Cryptographic Key "Support" vs Key "Validation"

[Tweeddalex]

Hi all! Wanted to raise an issue regarding the classification of "supporting" a particular key / cryptographic primitive.

Taking a look at the "non-ledger" DID Traits (did:web, did:webvh, etc), it shows that they support all of the cryptographic curves/algorithms. I guess I have a bit on an issue with this, because what this is saying is that you can insert any arbitrary key into these DID Documents, but there is not any additional validation against those keys.

With something like did:cheqd, we also support all the key types in the same way as did:web, did:webvh (as they can be added into a DID Document arbitrarily), but then there's a subsection of key types that are additionally validated against by the ledger, ensuring consensus on whether the verificationMethod is valid.

I didn't want to write that did:cheqd supports all of the different cryptographic primitives/curves, because although it can facilitate the key types, it doesn't natively validate against them. But then equally, I don't think that did:web, did:webvh should be shown as supporting all of these keys as they don't natively provide any validation mechanism.

So maybe there is an additional qualification we can add here, to differentiate between keys "supported" and keys that the infrastructure of the method conducts "validation" on? Would be keen to get people's thoughts here.

@peacekeeper @jceb @ottomorac

[ankurdotb]

You raise a good point, but in seeking the clarification itself you've raised an interesting statement that could be interpreted in two ways (which I think reinforces the point).

I didn't want to write that did:cheqd supports all of the different cryptographic primitives/curves, because although it can facilitate the key types, it doesn't natively validate against them.

That's not true. :) did:cheqd does validate if they are valid keys, but only in some scenarios and not others. Here's an explainer:

1. Keys that are listed under authentication or controller properties: It does validate any keys defined in verificationMethod that are referenced in either authentication or controller (if the controller is just a DID reference like did:xxx, not did:xxx#key-1, we fallback to the authentication section). By "validate" I mean the ledger code checks whether the key mentioned is a valid Ed25519 (EdDSA) or Secp256k1 (EcDSA) key. Ledger code also checks if it's a valid representation, e.g., JsonWebKey2020, Ed25519VerificationKey2018.
2. Keys that are listed or defined in any other section of the DID Document: The ledger code checks if these are valid JSON syntax and structure, but doesn't otherwise check if they are valid keys. For example, some developers define in-line keys in assertionMethod to define BBS+ keys that are used when issuing credentials, but not to control the DIDDoc itself. The ledger code does not test if these are valid BBS+ keys.

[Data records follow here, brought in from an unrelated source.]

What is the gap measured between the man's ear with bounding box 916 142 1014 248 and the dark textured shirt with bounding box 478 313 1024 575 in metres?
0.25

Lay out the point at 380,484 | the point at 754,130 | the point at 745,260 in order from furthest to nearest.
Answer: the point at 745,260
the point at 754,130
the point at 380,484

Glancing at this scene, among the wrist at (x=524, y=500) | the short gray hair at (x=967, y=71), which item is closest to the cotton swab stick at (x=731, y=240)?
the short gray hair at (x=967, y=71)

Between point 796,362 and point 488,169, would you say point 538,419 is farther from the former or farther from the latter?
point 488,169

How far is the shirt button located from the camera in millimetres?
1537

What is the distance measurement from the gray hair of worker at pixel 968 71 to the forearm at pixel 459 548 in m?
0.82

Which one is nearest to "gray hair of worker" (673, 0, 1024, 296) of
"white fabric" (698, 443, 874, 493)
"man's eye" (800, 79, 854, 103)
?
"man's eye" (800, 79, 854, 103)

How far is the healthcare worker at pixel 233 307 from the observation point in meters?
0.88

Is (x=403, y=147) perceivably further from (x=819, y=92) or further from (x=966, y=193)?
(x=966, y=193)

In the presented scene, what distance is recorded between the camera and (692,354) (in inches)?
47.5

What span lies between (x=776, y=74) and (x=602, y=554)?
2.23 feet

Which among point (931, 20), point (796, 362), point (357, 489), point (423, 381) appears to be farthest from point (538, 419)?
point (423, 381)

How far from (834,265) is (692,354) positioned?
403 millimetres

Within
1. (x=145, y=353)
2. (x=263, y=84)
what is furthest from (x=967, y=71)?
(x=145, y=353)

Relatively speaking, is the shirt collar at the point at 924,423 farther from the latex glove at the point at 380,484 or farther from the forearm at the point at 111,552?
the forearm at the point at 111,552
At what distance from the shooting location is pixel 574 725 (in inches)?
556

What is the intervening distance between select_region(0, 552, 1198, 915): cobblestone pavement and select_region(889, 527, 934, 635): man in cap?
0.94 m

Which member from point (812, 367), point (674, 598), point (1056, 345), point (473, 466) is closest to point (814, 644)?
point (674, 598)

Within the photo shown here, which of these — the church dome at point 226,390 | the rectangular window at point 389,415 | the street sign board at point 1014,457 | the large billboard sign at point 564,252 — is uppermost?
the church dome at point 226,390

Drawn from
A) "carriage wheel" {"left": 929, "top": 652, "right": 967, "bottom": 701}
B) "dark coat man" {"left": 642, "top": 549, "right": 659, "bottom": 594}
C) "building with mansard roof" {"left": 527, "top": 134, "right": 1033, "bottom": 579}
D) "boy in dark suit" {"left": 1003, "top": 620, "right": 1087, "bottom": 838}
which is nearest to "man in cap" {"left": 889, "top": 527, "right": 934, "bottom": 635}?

So the point you're making is if the kind of validation a DID method does is like Scenario 1 above is that "support" or "validation" vs Scenario 2.

I would propose the following:

1. If it's like Scenario 1, that should be called "Which cryptographic curves/key types/suites/representation does the DID method allow publishing with validation?" (N.B. "curves", "key types", "suites", and "representation" mean wildly different things but I'm lumping them together here since sometimes people use it interchangeably. The DID traits criteria should probably pick a precise definition and explain it, with examples, because people tend to use it interchangeably.)
2. Scenario 2 should be called "Which cryptographic...does the DID method support publishing in DID Documents (without validation)?" This covers DID methods that allow stating/publishing a key, without active checks.

The reason for having a distinction between 1 and 2 above is that some DID methods might not even allow for publishing anything besides actively validated keys (e.g., in Scenario 2, the developer would not be able to publish a definition of a BBS+ in a DIDDoc section, because the DID method doesn't allow it.)